*Extract to read:*
* * * * * * * * *

Hopefully ... (fingers crossed) ... my bills would show up on my online account now ... otherwise ... ugh ...


----------



## Nightshadow

w_man said:


> So - Does this have anything to do with the landlord or the previous renter not canceling his/her DEWA account properly? We just moved in to our place and went to transfer DEWA on to our name ... it was a fairly quick and easy process - they took our money and smiled
> 
> Hopefully this transfer goes through in time and we are not without electricity 2 months from now.


Let the torture begin... soon you'll be posting stuff like Yoga Girl as well... 

Seriously though, good luck guys. Ive heard so many people complain about this problem on and off the forums that sounds to me like DEWA just has a hard time figuring out what the "NAME" field in their system is for...


----------



## Elphaba

Yogagirl

DEWA's billing is so bad they make Etisalat look competent. 

The only way you will get this resloved is by being VERY persistent and going to a main office. Have hysterics, cry etc if you have to to make them fix it. You will need a letter from the owner of the apartment clarifying the situation, as well as your passport, the rental agreement and your deposit receipt.

No matter whose name the bill is in right now, make a payment or they will cut you off without notice.

Good luck!


----------



## Yoga girl

Well it is nice to see that I am not the only one facing this problem!

I actually made a payment against the first wrong bill I got ... before I realised it was wrong. I really dont want to have my power and water cut off!

I got all my paperwork together and handed it over to the company PRO this morning who also speaks Arabic so he can go down there. He has everything except my bra size.... 
Fingers crossed this is sorted out soon.

W-man. This has nothing to do with whether or not you had a previous tenant (in my case I was the first to move into the flat!!)... this is just DEWA being totally inefficient.... and yes Elphaba, you are right. They certainly make Etisalat look great in comparison!!


----------



## miami_hurricanes

My daily routine...

1. Wake up 
2. Make coffee
3. Check DEWA website for any amount due via contract account number (aka premise number fixed to the front door)
4. Initiate bank transfer as/when required
5. Get on with life/work

I couldn't tell you the last time I received an actual bill from DEWA and gave up trying to sort my particular situation at the "service" centre and via email. They were unable to do something really crazy like link my name to the contract account number and send a bill BEFORE disconnecting power.

I found myself writing *BOLD RED ALL CAPS* emails to their 'executives' trying to explain a simple billing concept. Then I discovered the joy of the contract account number and tried to be proactive and make timely payments from the DEWA website but ... nooooooooooooo ... not without a UAE issued credit card. Now when I see an amount due I merrily trigger an online payment from my bank and forget about it until the next day when I check to see the balance is zero'd out.

* * * * * * * * *

*Entries:*
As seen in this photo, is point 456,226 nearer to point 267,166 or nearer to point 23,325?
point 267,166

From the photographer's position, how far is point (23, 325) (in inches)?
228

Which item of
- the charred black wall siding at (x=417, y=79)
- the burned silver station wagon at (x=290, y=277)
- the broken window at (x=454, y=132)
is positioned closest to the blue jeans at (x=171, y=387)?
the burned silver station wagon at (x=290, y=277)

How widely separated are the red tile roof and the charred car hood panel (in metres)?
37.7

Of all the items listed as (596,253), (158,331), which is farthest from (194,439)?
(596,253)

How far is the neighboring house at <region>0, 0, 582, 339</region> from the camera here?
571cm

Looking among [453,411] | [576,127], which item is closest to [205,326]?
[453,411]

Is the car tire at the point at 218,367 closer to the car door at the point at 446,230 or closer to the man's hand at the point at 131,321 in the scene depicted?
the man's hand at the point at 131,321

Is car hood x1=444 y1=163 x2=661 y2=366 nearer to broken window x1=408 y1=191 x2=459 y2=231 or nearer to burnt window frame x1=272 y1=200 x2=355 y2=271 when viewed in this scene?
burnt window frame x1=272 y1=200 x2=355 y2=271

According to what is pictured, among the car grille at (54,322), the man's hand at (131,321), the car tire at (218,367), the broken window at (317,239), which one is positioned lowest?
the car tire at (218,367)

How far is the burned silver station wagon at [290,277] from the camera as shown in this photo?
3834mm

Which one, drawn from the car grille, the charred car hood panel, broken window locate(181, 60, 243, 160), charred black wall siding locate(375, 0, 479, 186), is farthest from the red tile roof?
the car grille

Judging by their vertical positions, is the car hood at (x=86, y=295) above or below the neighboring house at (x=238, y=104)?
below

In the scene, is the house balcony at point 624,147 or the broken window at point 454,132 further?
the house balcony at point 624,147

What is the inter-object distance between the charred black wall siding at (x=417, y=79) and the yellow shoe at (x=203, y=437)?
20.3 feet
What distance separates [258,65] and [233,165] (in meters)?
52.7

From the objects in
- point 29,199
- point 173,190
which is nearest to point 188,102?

* * * * * * * * *

*Exercise requirements:*
In the DEWA billing thread, what does Elphaba say you need to bring to a main office to get the billing fixed? The items are separate material with no connection to the DEWA billing thread.

*The answer:*
A letter from the apartment owner clarifying the situation, your passport, the rental agreement and your deposit receipt.